The only way to decrease the sampling uncertainty is to increase the sample size. Tests in stirred tanks are using much more material than bottle rolls. It is why less variability can be expected.

The size of the primary sample before grinding is a key factor in the overall sampling error. That is to say if 100 g is sufficient for the test sample (only for finely ground material), it has to be produced from a much larger primary sample.

Sugar Watkins
1 year ago
Sugar Watkins 1 year ago

It looks like the agitated laboratory leach test might be a better way for us to obtain statistically significant results. Since we have reagents that can improve gold and silver recovery and increase throughput, our dilemma has been finding a laboratory test to evaluate smaller gains in leach recovery, the 0.5 – 2% range. Bottle rolls can work when we see large improvements and can do a lot of tests to give statistical significance. However, in most cases there are limits to the number of rolls you can do per day. When doing the rolls over several days other variables can be introduced. Depending on who is doing the bottle rolls, they can be a bit sloppy as well.
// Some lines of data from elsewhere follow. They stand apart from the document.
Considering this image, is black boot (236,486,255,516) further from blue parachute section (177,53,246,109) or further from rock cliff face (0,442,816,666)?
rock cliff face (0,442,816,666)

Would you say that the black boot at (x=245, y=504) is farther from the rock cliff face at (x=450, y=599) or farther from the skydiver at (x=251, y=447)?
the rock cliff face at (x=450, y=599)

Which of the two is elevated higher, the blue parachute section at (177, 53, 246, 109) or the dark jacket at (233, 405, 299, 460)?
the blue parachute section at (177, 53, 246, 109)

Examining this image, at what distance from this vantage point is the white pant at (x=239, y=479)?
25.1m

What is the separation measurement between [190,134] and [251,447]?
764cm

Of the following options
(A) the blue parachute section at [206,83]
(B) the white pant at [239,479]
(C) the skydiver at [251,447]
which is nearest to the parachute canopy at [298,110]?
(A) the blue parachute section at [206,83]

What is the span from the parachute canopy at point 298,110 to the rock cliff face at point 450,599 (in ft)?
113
Using a laboratory agitated leach test using an analytical balance should improve accuracy. Does anyone have a method they are willing to share?

Kumar Choudhry
1 year ago
Kumar Choudhry 1 year ago

Many decades earlier, I had improvised a bottle roll (BR) leach procedure termed "Mini-CIL" to save time, costs & improve turn-around for the geologist & mine/mill daily planners; up-to 300-samples per day (2-lab shifts) can be leached as compared to maybe a dozen standard BR's. Data generated from 300-mini-CIL's were compared to CIL BR leach results & a correlation of >0.96 was obtained; a procedural summary is provided...details can be sent if there is interest: 150-mL plastic bottle, 30-g (% P80 of feed to leach), 25-wt% solids, 80C, 1-wt% CN solution in NaOH, pH ~11.2; 20-gpL attrition virgin C; place stacked samples on shaker unit (to & fro motion), leach for 1-hr; vent bottles every 15-min; screen C in slurry thru' appropriate Tyler mesh; you can wash the C & fire-assay or filter & wash the tails & assay solids or AAS the pregnant undiluted filtrate. Head values should already be available from the lab.

Bill Fraser
1 year ago
Bill Fraser 1 year ago

Bottle rolls are an amenability test. Agitated leach is better for accurate work with standard agitation and O2 bubbling if required. Sample at 0.5, 1, 2, 4, 6, 8 and 24 hours with pH adjustment, CN titration and top up. All washings to be preserved for mass balance. If you want to demonstrate an improvement of only 1 or 2 % you will need very good lab technicians, but it could be possible.